Figure 2 - cascading failure
While a properly implemented healthcheck will eventually trigger a service restart of the failing service through mechanisms in the container orchestrator, that may take several minutes. Meanwhile, an application under heavy load will suffer from cascading failures unless we’ve actually implemented patterns to handle this situation. This is where the circuit breaker pattern comes in.
2. The Circuit Breaker
Figure 3 - circuit breaker
Here we see how a circuit breaker logically exists between Service A and Service Y (the actual breaker is always implemented in the consumer service). The concept of the circuit breaker comes from the domain of electricity. Thomas Edison filed a patent application back in 1879. The circuit breaker is designed to open when a failure is detected, making sure cascading side effect such as your house burning down or microservices crashing doesn’t happen. The hystrix circuit breaker basically works like this:
Figure 4 - circuit breaker states
2.1 States
- Closed: In normal operation, the circuit breaker is closed, letting requests (or electricity) pass through.

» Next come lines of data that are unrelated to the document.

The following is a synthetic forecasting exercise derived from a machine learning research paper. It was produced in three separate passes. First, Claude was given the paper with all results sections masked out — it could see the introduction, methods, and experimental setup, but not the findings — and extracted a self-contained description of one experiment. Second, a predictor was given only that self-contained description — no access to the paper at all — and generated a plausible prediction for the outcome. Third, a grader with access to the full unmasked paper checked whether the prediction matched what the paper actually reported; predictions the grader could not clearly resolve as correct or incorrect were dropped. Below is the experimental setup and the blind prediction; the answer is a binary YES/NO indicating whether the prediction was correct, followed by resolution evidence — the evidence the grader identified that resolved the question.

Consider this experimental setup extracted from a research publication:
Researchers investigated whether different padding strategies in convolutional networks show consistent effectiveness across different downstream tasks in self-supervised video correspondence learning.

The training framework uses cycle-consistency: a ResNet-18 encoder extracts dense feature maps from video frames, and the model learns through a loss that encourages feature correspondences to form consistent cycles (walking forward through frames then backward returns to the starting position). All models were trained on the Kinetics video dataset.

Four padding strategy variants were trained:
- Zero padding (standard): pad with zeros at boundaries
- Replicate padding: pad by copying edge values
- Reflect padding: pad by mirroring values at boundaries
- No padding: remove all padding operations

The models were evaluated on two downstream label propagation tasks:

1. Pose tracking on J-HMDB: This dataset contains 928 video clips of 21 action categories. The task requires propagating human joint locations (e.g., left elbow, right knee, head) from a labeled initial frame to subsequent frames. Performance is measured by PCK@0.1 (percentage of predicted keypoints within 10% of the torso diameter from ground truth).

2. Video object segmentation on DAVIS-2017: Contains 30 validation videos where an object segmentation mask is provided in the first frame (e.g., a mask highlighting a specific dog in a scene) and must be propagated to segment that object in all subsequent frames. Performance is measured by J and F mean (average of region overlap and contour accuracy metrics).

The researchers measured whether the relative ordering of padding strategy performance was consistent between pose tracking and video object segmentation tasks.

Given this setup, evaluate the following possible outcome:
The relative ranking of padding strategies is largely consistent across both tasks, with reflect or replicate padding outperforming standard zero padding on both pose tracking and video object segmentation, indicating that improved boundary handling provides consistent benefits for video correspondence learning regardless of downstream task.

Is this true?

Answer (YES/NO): NO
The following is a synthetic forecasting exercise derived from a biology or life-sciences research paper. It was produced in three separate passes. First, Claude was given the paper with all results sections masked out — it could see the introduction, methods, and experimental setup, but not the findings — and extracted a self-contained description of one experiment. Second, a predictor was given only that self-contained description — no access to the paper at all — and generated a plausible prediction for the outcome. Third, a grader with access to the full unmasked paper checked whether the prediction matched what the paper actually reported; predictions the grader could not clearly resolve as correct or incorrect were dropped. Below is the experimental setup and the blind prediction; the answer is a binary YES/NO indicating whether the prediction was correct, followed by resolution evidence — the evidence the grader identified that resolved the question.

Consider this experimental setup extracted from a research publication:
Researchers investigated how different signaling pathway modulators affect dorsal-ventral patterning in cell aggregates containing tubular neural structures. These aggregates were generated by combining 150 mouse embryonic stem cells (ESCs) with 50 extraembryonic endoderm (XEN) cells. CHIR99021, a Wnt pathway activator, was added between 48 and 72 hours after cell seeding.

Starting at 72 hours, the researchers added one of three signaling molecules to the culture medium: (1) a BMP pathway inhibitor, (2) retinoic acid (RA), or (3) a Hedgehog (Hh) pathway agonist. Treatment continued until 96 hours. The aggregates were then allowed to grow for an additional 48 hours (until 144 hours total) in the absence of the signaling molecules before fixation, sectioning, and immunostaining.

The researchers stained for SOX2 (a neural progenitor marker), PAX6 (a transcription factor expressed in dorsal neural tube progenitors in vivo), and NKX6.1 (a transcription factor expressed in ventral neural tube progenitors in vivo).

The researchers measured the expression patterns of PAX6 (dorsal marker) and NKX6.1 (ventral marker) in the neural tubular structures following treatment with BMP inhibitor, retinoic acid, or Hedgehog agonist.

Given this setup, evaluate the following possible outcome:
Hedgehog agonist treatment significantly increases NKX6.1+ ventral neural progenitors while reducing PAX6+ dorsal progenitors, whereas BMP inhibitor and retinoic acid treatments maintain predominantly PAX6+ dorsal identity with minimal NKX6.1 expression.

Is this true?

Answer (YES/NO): NO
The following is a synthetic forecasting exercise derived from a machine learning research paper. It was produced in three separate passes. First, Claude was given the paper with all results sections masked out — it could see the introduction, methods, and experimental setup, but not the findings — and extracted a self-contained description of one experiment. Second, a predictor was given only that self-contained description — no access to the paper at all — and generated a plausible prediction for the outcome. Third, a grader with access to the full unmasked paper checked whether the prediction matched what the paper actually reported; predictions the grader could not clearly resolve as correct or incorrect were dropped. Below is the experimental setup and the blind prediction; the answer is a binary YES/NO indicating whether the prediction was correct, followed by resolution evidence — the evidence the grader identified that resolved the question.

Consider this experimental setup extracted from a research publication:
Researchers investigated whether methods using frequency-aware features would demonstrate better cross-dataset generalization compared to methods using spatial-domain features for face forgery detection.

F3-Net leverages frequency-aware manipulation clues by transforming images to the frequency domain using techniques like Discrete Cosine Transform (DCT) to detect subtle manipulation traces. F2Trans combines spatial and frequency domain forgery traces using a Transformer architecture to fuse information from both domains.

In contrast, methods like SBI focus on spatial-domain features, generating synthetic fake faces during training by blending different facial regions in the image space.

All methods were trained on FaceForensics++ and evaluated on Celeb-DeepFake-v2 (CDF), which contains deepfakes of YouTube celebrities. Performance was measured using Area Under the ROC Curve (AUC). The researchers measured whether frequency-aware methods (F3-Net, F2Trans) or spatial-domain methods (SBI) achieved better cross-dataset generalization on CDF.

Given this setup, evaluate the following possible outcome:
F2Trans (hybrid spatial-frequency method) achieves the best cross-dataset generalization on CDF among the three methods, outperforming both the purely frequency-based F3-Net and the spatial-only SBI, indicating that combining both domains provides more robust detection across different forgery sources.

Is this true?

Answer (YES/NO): NO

- Open: Whenever a failure has been detected (n number of failed requests within a time span, request(s) taking too long, massive spike of current), the circuit opens, making sure the consumer service short-circuits instead of waiting for the failing producer service.

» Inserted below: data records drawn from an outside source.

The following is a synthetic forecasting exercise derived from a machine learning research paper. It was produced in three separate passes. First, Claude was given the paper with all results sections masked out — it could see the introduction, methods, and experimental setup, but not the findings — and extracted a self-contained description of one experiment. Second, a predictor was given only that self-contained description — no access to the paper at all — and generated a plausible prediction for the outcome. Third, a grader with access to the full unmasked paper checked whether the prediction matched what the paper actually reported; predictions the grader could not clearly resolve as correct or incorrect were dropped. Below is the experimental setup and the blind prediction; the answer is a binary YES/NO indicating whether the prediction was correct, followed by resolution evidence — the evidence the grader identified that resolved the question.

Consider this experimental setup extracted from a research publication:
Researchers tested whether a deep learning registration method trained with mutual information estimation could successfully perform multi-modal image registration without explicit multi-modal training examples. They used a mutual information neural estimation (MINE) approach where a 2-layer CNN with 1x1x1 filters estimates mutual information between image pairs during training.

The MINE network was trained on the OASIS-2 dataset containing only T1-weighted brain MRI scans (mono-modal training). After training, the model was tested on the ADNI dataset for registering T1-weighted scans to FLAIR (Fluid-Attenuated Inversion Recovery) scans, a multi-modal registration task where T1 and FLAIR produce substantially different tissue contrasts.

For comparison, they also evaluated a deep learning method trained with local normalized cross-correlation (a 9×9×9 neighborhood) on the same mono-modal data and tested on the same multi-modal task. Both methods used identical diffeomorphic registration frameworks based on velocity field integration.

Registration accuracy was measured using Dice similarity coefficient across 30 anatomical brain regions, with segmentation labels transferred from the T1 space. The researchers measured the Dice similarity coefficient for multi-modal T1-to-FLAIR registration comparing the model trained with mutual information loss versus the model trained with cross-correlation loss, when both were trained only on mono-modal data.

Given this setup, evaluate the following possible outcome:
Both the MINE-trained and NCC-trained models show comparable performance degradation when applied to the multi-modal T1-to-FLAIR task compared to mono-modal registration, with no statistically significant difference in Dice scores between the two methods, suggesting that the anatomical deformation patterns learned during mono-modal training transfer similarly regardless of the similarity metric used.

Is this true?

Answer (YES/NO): NO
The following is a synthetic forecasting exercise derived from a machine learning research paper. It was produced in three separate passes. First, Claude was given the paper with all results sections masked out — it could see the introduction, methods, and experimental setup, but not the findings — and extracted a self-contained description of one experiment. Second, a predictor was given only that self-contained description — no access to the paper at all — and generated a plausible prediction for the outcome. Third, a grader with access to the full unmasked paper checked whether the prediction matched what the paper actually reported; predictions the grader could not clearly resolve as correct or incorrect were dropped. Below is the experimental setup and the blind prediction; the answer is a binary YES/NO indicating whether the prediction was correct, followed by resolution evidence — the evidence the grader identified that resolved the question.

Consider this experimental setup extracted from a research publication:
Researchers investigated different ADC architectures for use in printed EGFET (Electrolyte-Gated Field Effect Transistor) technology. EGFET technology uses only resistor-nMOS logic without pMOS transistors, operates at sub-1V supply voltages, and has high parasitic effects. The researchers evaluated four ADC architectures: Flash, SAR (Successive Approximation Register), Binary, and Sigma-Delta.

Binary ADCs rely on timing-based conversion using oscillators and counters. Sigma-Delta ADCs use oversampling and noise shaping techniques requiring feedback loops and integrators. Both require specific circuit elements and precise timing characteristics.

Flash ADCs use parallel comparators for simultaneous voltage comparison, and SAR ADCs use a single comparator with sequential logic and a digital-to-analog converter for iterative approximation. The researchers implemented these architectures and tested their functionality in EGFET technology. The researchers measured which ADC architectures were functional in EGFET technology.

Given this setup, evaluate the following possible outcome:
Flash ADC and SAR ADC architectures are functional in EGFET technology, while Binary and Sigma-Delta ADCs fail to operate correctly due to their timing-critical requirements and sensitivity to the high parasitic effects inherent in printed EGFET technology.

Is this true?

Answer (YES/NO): NO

Half-open: Periodically, the circuit breaker lets a request pass through. If successful, the circuit can be closed again, otherwise it stays open.
There’s two key take-aways with Hystrix when the circuit is closed:Hystrix allows us to provide a fallback function that will be executed instead of running the normal request. This allows us to provide a fallback behaviour. Sometimes, we can’t do without the data or service of the broken producer - but just as often, our fallback method can provide a default result, a well-structured error message or perhaps calling a backup service.

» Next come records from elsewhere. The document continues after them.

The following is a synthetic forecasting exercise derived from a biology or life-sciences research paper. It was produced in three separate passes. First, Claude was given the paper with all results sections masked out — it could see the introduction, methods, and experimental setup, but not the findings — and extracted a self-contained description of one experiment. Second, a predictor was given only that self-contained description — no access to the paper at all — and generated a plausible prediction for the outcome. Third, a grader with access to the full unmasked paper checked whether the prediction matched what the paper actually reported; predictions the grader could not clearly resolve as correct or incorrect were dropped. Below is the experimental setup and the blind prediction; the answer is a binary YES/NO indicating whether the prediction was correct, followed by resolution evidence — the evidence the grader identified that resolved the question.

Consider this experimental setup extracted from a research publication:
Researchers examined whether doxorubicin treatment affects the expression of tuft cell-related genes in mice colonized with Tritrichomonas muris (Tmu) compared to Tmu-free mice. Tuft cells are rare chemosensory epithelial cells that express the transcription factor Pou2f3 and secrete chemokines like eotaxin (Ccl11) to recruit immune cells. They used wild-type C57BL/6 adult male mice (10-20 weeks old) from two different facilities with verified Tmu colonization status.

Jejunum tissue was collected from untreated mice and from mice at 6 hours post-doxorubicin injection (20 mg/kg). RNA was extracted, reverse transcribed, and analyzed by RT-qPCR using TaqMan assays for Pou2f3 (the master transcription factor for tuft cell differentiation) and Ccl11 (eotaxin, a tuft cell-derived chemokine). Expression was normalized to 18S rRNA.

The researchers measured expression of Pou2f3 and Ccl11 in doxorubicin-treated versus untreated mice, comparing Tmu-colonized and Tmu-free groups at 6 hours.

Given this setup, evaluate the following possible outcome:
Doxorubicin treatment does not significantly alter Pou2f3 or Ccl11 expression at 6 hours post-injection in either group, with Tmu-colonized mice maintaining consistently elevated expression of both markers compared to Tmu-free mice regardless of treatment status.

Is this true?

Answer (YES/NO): NO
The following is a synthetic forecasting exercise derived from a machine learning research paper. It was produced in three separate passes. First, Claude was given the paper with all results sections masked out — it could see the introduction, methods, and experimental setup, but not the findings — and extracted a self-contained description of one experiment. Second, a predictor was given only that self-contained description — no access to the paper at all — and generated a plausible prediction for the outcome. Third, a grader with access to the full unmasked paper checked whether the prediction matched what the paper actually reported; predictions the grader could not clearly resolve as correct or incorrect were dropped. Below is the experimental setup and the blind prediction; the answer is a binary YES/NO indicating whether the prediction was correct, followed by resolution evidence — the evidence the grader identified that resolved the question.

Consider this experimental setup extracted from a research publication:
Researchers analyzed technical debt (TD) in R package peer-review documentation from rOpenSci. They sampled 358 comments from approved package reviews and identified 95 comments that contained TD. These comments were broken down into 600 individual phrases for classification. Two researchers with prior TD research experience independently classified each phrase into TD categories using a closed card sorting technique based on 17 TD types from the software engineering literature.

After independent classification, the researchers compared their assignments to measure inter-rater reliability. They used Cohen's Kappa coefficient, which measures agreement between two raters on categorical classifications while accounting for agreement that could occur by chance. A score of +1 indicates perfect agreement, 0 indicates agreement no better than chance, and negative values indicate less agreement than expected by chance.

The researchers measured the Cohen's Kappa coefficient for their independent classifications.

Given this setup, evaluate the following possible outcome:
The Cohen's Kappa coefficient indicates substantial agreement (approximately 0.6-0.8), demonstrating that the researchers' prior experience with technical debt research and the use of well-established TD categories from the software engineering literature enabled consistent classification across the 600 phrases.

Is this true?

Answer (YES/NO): NO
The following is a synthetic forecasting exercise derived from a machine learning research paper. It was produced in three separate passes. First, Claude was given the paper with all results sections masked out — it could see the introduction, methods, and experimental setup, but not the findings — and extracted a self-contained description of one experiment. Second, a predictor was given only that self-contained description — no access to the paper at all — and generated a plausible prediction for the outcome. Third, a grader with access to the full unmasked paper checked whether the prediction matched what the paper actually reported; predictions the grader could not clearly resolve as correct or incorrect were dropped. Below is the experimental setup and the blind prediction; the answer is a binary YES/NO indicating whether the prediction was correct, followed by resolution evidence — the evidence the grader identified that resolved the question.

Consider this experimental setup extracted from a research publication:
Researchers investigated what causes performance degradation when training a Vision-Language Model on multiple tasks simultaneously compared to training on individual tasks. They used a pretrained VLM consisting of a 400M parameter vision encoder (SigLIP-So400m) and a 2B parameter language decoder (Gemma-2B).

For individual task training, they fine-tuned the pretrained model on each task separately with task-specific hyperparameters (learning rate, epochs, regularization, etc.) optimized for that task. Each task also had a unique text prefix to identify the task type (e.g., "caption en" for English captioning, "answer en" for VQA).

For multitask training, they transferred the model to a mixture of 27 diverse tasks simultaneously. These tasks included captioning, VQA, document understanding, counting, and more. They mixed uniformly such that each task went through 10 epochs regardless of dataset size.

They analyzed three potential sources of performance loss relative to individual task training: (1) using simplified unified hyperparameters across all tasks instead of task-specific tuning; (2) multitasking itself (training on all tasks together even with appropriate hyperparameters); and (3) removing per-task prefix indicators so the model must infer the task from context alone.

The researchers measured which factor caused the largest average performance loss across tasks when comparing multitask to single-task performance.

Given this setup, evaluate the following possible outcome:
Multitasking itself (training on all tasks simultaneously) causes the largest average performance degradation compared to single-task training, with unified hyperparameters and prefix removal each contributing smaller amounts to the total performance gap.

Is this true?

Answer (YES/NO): NO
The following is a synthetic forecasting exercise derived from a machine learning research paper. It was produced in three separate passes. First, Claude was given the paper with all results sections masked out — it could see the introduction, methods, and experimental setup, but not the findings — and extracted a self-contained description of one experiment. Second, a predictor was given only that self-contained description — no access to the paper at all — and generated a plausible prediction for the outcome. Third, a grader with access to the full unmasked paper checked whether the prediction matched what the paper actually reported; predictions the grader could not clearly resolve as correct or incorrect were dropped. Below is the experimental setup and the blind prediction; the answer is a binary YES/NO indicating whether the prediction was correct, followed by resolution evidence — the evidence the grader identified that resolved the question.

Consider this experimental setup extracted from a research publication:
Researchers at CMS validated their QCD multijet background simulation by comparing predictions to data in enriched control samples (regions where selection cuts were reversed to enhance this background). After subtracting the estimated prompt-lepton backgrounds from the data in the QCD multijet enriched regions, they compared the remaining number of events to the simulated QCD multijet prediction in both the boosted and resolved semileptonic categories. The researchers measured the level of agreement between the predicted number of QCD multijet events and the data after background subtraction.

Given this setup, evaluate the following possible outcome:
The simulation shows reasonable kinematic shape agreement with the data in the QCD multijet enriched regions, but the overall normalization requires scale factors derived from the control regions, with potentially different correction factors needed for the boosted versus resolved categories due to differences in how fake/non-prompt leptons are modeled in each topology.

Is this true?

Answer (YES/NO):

- Stopping cascading failures. While the fallback behaviour is very useful, the most important part of the circuit breaker pattern is that we’re immediately returning some response to the calling service. No thread pools filling up with pending requests, no timeouts and hopefully less annoyed end-consumers.
3. Resilience through Retrier
The circuit breaker makes sure that if a given producer service goes down, we can both handle the problem gracefully and save the rest of the application from cascading failures. However, in a microservice environment we seldom only have a single instance of a given service. Why consider the first attempt as a failure inside the circuit breaker if you have many instances where perhaps just a single one has problems? This is where the retrier comes in:
In our context - using Go microservices within a Docker Swarm mode landscape - if we have let’s say 3 instances of a given producer service, we know that the Swarm Load-balancer will automatically round-robin requests addressed to a given service. So instead of failing inside the breaker, why not have a mechanism that automatically performs a configurable number of retries including some kind of backoff?
Figure 5 - retrier
Perhaps somewhat simplified - the sequence diagram should hopefully explain the key concepts:
- The retrier runs inside the circuit breaker.
- The circuit breaker only considers the request failed if all retry attempts failed. Actually, the circuit breaker has no notion of what’s going on inside it - it only cares about whether the operation it encapsulates returns an error or not.
In this blog post, we’ll use the retries package of go-resilience.
4. Landscape overview
In this blog post and the example code we’re going to implement later, we’ll add circuit breakers to the accountservice for its outgoing calls to the quotes-service and a new service called imageservice. We will also install services running the Netflix Hystrix Monitoring dashboard and Netflix Turbine hystrix stream aggregator. More on those two later.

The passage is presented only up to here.